» **Given text**

• • • •

In ery I was playing around with specing out an efficient RPC protocol as performantly as I could in Python (I'm still interested in this, just time crunched). Written as a Protocol, both the reader and writer are truly zero-copy when run without TLS. It also supports "multi-plexing", where multiple in progress streams can all share the same connection. The benchmarks below are from some in progress local work, but may provide some numbers for what you can expect. Note that the request handlers don't do anything here (and return a 2 byte response), all bandwidth calculations are based on the data sent from the clients -> server (server-> client is minimal).

# 3 client processes, each writing 1 MB requests
$ python benchmarks/bench.py --uvloop -c1 -p3 --bytes 1000000
processes=3, concurrency=1, bytes=1000000.0, time=5, uvloop=True, unix-sockets=False, ssl=False
4201.2 RPS
238.02723031514805 us per request
4201.2 MB/s
# 3 client processes, each writing 1 MB requests, TLS enabled
$ python benchmarks/bench.py --uvloop -c1 -p3 --bytes 1000000  --ssl
processes=3, concurrency=1, bytes=1000000.0, time=5, uvloop=True, unix-sockets=False, ssl=True
1254.8 RPS
796.9397513547976 us per request
1254.8 MB/s

# 3 client processes, each writing 10 KB requests
$ python benchmarks/bench.py --uvloop -c1 -p3 --bytes 10000
processes=3, concurrency=1, bytes=10000.0, time=5, uvloop=True, unix-sockets=False, ssl=False
22180.4 RPS
45.08484968711114 us per request
221.804 MB/s
# 3 client processes, each writing 10 KB requests, TLS enabled
$ python benchmarks/bench.py --uvloop -c1 -p3 --bytes 10000  --ssl
processes=3, concurrency=1, bytes=10000.0, time=5, uvloop=True, unix-sockets=False, ssl=True
13696.6 RPS
73.01082020355418 us per request
136.966 MB/s

# 3 client processes, each writing 10 KB requests, with 16 multiplexed streams
$ python benchmarks/bench.py --uvloop -c16 -p3 --bytes 10000 
processes=3, concurrency=16, bytes=10000.0, time=5, uvloop=True, unix-sockets=False, ssl=False
71264.4 RPS
14.032251727370188 us per request
712.644 MB/s
# 3 client processes, each writing 10 KB requests, with 16 multiplexed streams, TLS enabled
$ python benchmarks/bench.py --uvloop -c16 -p3 --bytes 10000 --ssl  # 10 KB, multiplexed, SSL
processes=3, concurrency=16, bytes=10000.0, time=5, uvloop=True, unix-sockets=False, ssl=True
SSL connection is closed
36048.6 RPS
27.74032833452617 us per request
360.486 MB/s

The key takeaway is that even with an efficient protocol (written as a c-extension) and using uvloop, adding TLS still results in a 2-4x performance drop. Larger messages pay a higher cost here, as there's more data-copying going on. However, even with TLS you still may saturate the bandwidth of a cloud instance, which normally don't get above ~1.5 GiB/s.

• • • •

» **Task to complete**
Transcribe the passage of the RPC benchmark text starting at "In ery I was" and ending at "client is minimal).".

» **Provided data**
• • • •

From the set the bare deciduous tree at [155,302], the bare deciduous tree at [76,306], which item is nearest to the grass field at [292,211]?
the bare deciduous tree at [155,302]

• • • •

» **Exercise output**
In ery I was playing around with specing out an efficient RPC protocol as performantly as I could in Python (I'm still interested in this, just time crunched). Written as a Protocol, both the reader and writer are truly zero-copy when run without TLS. It also supports "multi-plexing", where multiple in progress streams can all share the same connection. The benchmarks below are from some in progress local work, but may provide some numbers for what you can expect. Note that the request handlers don't do anything here (and return a 2 byte response), all bandwidth calculations are based on the data sent from the clients -> server (server-> client is minimal).